Erm, nothing says Happy Birthday like the prospect of carbs. Hello!
But it wasn’t all about the bread.
It was the thought and principal behind it: I write a food blog about trying to bring a little old-fashioned essence in to our ever developing, genetically formed, diet-obsessed food world (rant over) and he sends me on a course that teaches you how to bake bread the simple way.
That, my friends, is love…
Where: Cheesie Tchaikovsky, Clitheroe (AKA my fave little deli and breakfast spot!)
I learnt so much and it only enhanced my passion for how real homemade products are the best.
Jan, a believer in wholesome food, untouched products and not adding unnecessary elements to your cooking/baking, made me think about how our bread is manufactured on a large scale and what sort of additives, preservatives and enzymes are added in to the flour for such mass production.
The other fact that really intrigued me was how she uses the type of stone-ground flour that was used before the war because it’s purer. It was until after WW2 that the make-up of flour began to change.
It took us 15 minutes to whip up our first batch of bread and then another 20 to cook it.
I mean, how hard is that? Get up 20 minutes earlier and your home will be filled with the cosy aroma of freshly baked dough.
Hows that for an alternative alarm clock?!
We cooked teacakes on the stove and made Chelsea buns glorious enough to break your heart; we made a normal tin loaf that was so outstandingly tasty it will question your previous life choices in the bread aisle; we made about 14 pieces of bread within the space of 6 hours.
I know people don’t have the time these days, but surely something that can be so good for us deserves a little section of your week?

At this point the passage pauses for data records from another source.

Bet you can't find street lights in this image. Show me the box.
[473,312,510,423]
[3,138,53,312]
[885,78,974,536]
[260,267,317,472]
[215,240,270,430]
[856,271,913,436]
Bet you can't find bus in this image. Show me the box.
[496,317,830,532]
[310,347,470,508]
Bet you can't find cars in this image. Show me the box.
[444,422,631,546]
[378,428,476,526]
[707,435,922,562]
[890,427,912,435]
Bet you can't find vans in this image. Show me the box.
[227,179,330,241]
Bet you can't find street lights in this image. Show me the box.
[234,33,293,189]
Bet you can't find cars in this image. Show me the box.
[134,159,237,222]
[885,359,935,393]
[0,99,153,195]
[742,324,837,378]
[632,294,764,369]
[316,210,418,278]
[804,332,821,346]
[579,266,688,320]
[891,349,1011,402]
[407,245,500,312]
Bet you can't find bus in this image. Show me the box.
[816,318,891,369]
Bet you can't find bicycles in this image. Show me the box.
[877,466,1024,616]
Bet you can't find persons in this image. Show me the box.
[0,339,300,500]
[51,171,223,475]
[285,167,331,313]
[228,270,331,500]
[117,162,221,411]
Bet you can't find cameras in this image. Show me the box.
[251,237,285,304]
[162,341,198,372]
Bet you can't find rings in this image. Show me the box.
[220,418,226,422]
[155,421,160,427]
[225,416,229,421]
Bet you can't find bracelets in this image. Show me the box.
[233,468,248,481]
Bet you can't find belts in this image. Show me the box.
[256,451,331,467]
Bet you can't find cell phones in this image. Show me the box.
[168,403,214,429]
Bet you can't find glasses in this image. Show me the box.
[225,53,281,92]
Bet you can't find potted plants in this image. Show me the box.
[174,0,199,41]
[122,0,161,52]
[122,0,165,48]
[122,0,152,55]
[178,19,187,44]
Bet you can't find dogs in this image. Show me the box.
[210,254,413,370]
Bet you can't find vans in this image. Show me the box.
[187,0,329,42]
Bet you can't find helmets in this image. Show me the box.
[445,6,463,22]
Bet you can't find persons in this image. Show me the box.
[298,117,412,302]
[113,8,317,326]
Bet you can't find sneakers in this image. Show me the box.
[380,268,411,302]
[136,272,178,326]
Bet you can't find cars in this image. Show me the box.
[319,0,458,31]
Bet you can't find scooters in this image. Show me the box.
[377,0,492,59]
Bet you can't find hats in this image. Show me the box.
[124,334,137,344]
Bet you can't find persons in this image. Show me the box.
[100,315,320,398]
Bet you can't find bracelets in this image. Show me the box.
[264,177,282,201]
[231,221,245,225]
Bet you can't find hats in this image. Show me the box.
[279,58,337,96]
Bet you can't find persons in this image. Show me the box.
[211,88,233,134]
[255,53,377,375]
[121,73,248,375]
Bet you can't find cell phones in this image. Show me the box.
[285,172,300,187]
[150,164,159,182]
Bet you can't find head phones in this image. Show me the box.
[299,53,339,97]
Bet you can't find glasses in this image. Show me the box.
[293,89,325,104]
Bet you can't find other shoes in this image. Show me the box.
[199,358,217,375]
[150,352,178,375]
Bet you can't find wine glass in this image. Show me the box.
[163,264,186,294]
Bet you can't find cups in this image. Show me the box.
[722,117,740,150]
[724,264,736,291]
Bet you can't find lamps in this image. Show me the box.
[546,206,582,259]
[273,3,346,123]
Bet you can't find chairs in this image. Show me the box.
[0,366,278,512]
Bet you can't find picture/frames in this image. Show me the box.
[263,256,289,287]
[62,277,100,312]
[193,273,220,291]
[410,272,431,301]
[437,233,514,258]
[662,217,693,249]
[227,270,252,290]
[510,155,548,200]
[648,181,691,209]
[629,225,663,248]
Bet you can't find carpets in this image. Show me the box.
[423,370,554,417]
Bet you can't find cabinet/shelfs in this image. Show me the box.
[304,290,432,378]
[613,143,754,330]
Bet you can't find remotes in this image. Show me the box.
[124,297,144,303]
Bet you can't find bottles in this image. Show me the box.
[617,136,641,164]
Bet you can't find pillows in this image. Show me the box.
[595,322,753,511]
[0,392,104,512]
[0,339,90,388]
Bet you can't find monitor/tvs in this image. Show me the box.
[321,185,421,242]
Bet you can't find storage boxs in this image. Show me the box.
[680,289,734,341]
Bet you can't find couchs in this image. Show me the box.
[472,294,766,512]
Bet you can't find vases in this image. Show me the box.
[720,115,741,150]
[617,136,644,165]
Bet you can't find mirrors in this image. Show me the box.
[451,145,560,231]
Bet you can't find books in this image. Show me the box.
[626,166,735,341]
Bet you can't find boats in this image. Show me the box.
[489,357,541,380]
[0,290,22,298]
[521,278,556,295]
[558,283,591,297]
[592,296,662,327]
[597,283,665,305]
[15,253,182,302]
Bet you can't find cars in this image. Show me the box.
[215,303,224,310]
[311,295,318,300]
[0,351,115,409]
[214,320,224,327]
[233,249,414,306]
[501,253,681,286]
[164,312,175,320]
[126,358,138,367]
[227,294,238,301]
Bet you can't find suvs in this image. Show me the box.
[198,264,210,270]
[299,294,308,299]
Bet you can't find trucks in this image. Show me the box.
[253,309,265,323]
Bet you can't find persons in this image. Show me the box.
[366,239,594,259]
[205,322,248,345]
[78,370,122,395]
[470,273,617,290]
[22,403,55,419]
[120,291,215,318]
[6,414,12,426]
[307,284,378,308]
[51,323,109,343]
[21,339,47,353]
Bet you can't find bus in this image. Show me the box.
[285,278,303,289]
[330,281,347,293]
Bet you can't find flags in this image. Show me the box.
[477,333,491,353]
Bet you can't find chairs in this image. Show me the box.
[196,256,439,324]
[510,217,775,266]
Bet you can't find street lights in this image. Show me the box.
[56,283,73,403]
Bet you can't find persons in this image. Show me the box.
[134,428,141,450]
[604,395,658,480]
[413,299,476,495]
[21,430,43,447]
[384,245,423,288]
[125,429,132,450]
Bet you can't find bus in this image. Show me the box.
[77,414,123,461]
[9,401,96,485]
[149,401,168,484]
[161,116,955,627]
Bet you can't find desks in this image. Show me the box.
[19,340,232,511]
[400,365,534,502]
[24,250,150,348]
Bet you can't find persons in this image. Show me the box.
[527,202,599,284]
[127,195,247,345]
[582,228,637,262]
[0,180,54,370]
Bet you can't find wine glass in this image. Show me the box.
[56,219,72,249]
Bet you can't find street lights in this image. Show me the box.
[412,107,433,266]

We dedicate time to the gym and to wine with friends which is all absolutely fine, but where’s the time for the food that we put in to our bodies?
You cannot beat the feeling that overcomes you after a session of kneading and baking your own bread. It’s untouchable.
I truly believe that it’s one of the most rewarding things you can do – not only for your body, but for a sense of creating something that’s wondrous for your family and for the good of everyone’s health.
Like I always say, it’s the simple things in life that count and what can be simpler and tastier than a batch of bread made with love?
If you don’t fancy making your own bread, take a little time to research in to where your nearest bakery is and what kind of process they use to make it. A little tip Jan mentioned was to go in to your supermarket and ask for some fresh yeast. If they have it, they will most likely bake their own bread. If not then…get baking!